特に完成在庫と呼ばれる建築済みの物件です。建築前や建築途中の物
件と比べると格段に値引き交渉はラクになります。完成後3ヶ月以上経っ
た物件などは特に狙い目。複数現場の最後の1棟などはびっくりする価
格で購入できることがあります。

個人の物件に関しては、抵当権の少ない物件もしくは抵当権のない物件
が値引きしやすい物件になります。その中でも何らかの理由で売却せざ
るを得ない人は値引きに応じてくれる確率が高くなります。例えば買い換
えの期限が迫っている人や、すでに買い換えをして二重ローンを支払っ
ている人です。
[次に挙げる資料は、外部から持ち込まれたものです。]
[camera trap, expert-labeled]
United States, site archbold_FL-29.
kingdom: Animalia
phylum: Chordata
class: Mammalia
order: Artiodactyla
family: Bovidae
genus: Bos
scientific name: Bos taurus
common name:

ただそれを買主が調べることは困難ですので営業マンに
調べてもらうことが必要になります。

意外と大幅値引きが難しいのがリフォーム済みマンションです。
高額な物件は時々大幅値引きがありますが、2,000~4,000万円以内
のお手頃物件は売れ筋のため大幅値引きとまではいかないようです。
そこそこの値引きで満足する必要がありそうです。

ただ注意しなければならないことは大幅値引きできる物件が、必ずしも
あなたにとっていい物件とは限らないということです。大切なのはあなた
の気持ちです。そこに住むことで満足が得られるか、得られないか。損得
も大切ですが最終的には損得を含めた満足感です。